三角形开始:
1;
1, 0;
3, 1, 0;
11, 5, 1, 0;
56, 32, 7, 1, 0;
324, 204, 57, 9, 1, 0;
2324, 1604, 487, 89, 11, 1, 0;
18332, 13292, 4441, 897, 128, 13, 1, 0;
167544, 127224, 44712, 9864, 1486, 174, 15, 1, 0;
1674264, 1311384, 485592, 111744, 18486, 2286, 227, 17, 1, 0;
18615432, 14986632, 5735616, 1393872, 240318, 31734, 3329, 287, 19, 1, 0;
223686792, 183769992, 72550296, 18223632, 3296958, 455742, 51009, 4647, 354, 21, 1, 0;
2937715296, 2458713696, 993598248, 257587416, 48076704, 6958656, 801880, 77896, 6272, 428, 23, 1, 0;
41233157952, 35006137152, 14438206776, 3835359192, 738870048, 110022696, 13300084, 1330300, 114164, 8236, 509, 25, 1, 0; ...
生成功能。
通用公式:A(x,y)=1+(1)*x+(3+y)*x^2/2!+(11+5*y+y^2)*x^3/3+
(56+32*y+7*y^2+y^3)*x^4/4+
(324+204*y+57*y ^2+9*y ^3+y ^4)*x ^5/5+
(2324+1604*y+487*y^2+89*y^3+11*y^4+y^5)*x^6/6!+。

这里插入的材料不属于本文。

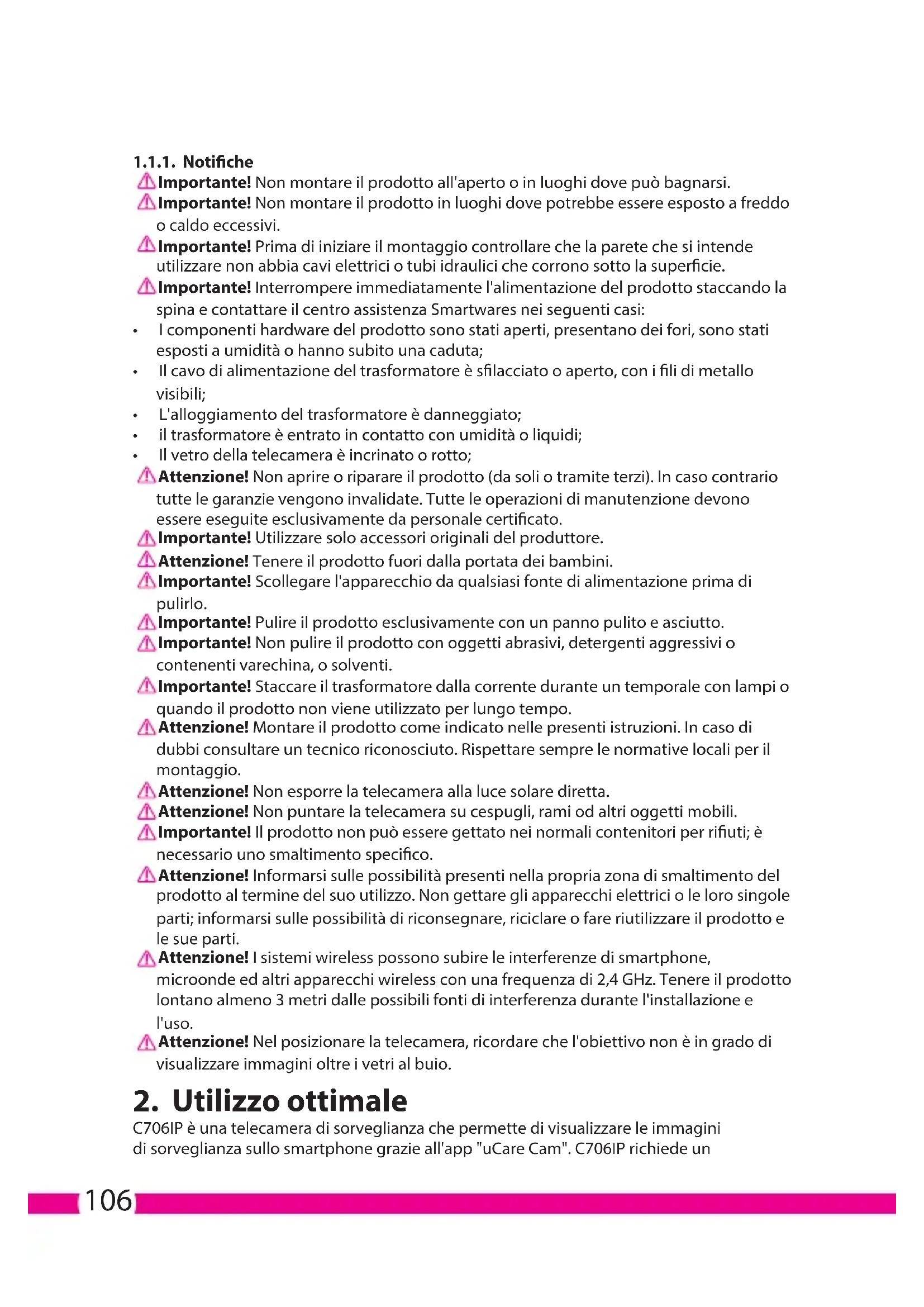 1.1.1. Notifiche

Importante! Non montare il prodotto all'aperto o in luoghi dove può bagnarsi.

Importante! Non montare il prodotto in luoghi dove potrebbe essere esposto a freddo o caldo eccessivi.

Importante! Prima di iniziare il montaggio controllare che la parete che si intende utilizzare non abbia cavi elettrici o tubi idraulici che corrono sotto la superficie.

Importante! Interrompere immediatamente l'alimentazione del prodotto staccando la spina e contattare il centro assistenza Smartwares nei seguenti casi:

• I componenti hardware del prodotto sono stati aperti, presentano dei fori, sono stati esposti a umidità o hanno subito una caduta;
• Il cavo di alimentazione del trasformatore è sfilacciato o aperto, con i fili di metallo visibili;
• L'alloggiamento del trasformatore è danneggiato;
• il trasformatore è entrato in contatto con umidità o liquidi;
• Il vetro della telecamera è incrinato o rotto;

Attenzione! Non aprire o riparare il prodotto (da soli o tramite terzi). In caso contrario tutte le garanzie vengono invalidate. Tutte le operazioni di manutenzione devono essere eseguite esclusivamente da personale certificato.

Importante! Utilizzare solo accessori originali del produttore.

Attenzione! Tenere il prodotto fuori dalla portata dei bambini.

Importante! Scollegare l'apparecchio da qualsiasi fonte di alimentazione prima di pulirlo.

Importante! Pulire il prodotto esclusivamente con un panno pulito e asciutto.

Importante! Non pulire il prodotto con oggetti abrasivi, detergenti aggressivi o contenenti varechina, o solventi.

Importante! Staccare il trasformatore dalla corrente durante un temporale con lampi o quando il prodotto non viene utilizzato per lungo tempo.

Attenzione! Montare il prodotto come indicato nelle presenti istruzioni. In caso di dubbi consultare un tecnico riconosciuto. Rispettare sempre le normative locali per il montaggio.

Attenzione! Non esporre la telecamera alla luce solare diretta.

Attenzione! Non puntare la telecamera su cespugli, rami od altri oggetti mobili.

Importante! Il prodotto non può essere gettato nei normali contenitori per rifiuti; è necessario uno smaltimento specifico.

Attenzione! Informarsi sulle possibilità presenti nella propria zona di smaltimento del prodotto al termine del suo utilizzo. Non gettare gli apparecchi elettrici o le loro singole parti; informarsi sulle possibilità di riconsegnare, riciclare o fare riutilizzare il prodotto e le sue parti.

Attenzione! I sistemi wireless possono subire le interferenze di smartphone, microonde ed altri apparecchi wireless con una frequenza di 2,4 GHz. Tenere il prodotto lontano almeno 3 metri dalle possibili fonti di interferenza durante l'installazione e l'uso.

Attenzione! Nel posizionare la telecamera, ricordare che l'obiettivo non è in grado di visualizzare immagini oltre i vetri al buio.

2. Utilizzo ottimale

C706IP è una telecamera di sorveglianza che permette di visualizzare le immagini di sorveglianza sullo smartphone grazie all'app "uCare Cam". C706IP richiede un

106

。。
这样的话
A(x,y)=经验(y)*P(x)-Q(x,y)
哪里
P(x)=1/产品{n>=1}(1-x^n/n)=和{n>=0}A007841号(n) *x^n/n!,和
Q(x,y)=和{n>=1}y^n/产品{k=1..n}(k-x^k)。
更明确地说,
P(x)=1/((1-x)*(1-x^2/2)*(1-x^3/3)*(1x^4/4)*(2-x^5/5)*…)
Q(x,y)=y/(1-x)+y^2/。。。
P(x)=1+x+3*x^2/2!+11*x^3/3!+56*x^4/4!+324*x^5/5!+2324*x^6/6!+18332*x^7/7!+167544*x^8/8!+。。。